CMS proposed a 1% reduction in payments for hospitals with the highest rate of HACs to comply with the ACA. The reduction will apply to the bottom 25% of hospitals (i.e., those with the worst HAC rates). CMS is not planning to add or remove any HAC categories from the current list, but it did ask for continued public comments.
 
CMS proposed increasing the maximum payment reduction for hospital readmissions from 2% to 3%. CMS proposes to assess hospitals’ readmissions penalties using five readmissions measures endorsed by the National Quality Forum. Under that program, CMS defines a readmission as an admission to a subsection (d) hospital within 30 days of a discharge from the same or another subsection (d) hospital.
 
VBP adjusts payments to hospitals under the IPPS based on the quality of care they deliver to patients. VBP incentives are funded by a reduction in base-operating DRG payments. The base-operating DRG includes the wage-adjusted DRG operating payment as well as any new technology add-on payments.
CMS will increase the applicable percent reduction, the portion of Medicare payments available to fund the value-based incentive payments under the program, to 1.5% of the base operating DRG payment amounts as mandated by the ACA.
 
In addition to the proposed changes related to the ACA, CMS also proposed to create the following MS-DRGs for endovascular cardiac valve replacements:
  • Proposed new MS-DRG 266 (endovascular cardiac valve replacement with MCC)
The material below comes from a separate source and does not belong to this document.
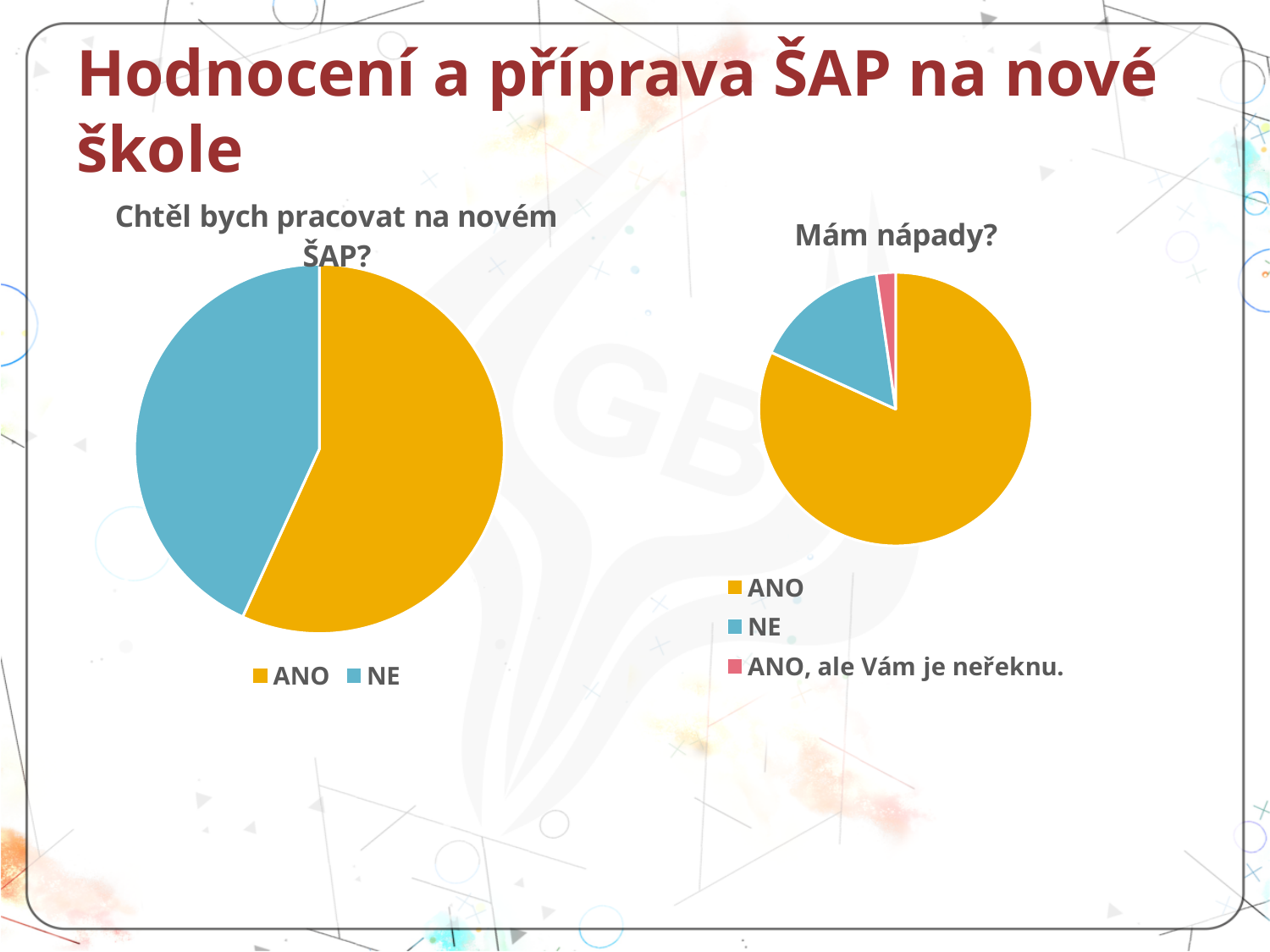
What kind of chart is the chart titled "Chtěl bych pracovat na novém ŠAP?"? pie chart In the chart titled "Chtěl bych pracovat na novém ŠAP?", which category has the largest slice? ANO What kind of chart is the chart titled "Mám nápady?"? pie chart In the chart titled "Mám nápady?", how many entries does the legend list? 3 In the chart titled "Mám nápady?", which category has the smallest slice? ANO, ale Vám je neřeknu. In the chart titled "Mám nápady?", what colour is the slice for "ANO, ale Vám je neřeknu."? red In the chart titled "Mám nápady?", how many slices does the pie have? 3 In the chart titled "Mám nápady?", which slice is larger, NE or "ANO, ale Vám je neřeknu."? NE In the chart titled "Chtěl bych pracovat na novém ŠAP?", how many slices does the pie have? 2 In the chart titled "Chtěl bych pracovat na novém ŠAP?", which slice is larger, ANO or NE? ANO In the chart titled "Mám nápady?", which category has the largest slice? ANO In the chart titled "Chtěl bych pracovat na novém ŠAP?", which category has the smallest slice? NE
  • Proposed new MS-DRG 267 (endovascular cardiac valve replacement without MCC)
 
CMS also proposed to remove and replace MS-DRG 490 and 491 with the following MS-DRGs:
  • Proposed new MS-DRG 518 (back & neck procedures except spinal fusion with MCC or disc device/neurostimulator)
  • Proposed new MS-DRG 519 (back & neck procedures except spinal fusion with CC)
  • Proposed new MS-DRG 520 (back & neck procedures except spinal fusion without CC/MCC)
 
CMS also proposes removing the following additional diagnosis codes to MS-DRG 794 (neonate with significant problems):
  • V17.0, family history of psychiatric condition
  • V17.2, family history of other neurological diseases
  • V17.49, family history of other cardiovascular diseases
  • V18.0, family history of diabetes mellitus
  • V18.19, family history of other endocrine and metabolic diseases
  • V18.8, family history of infectious and parasitic diseases
  • V50.3, ear piercing
 
CMS proposed to increase the Hospital Inpatient Quality Reporting Program IPPS operating payment rates by 1.3% after reductions, including a 0.8% coding and documentation reduction. CMS estimates Medicare payments to inpatient facilities will decrease by $241 million in FY 2015.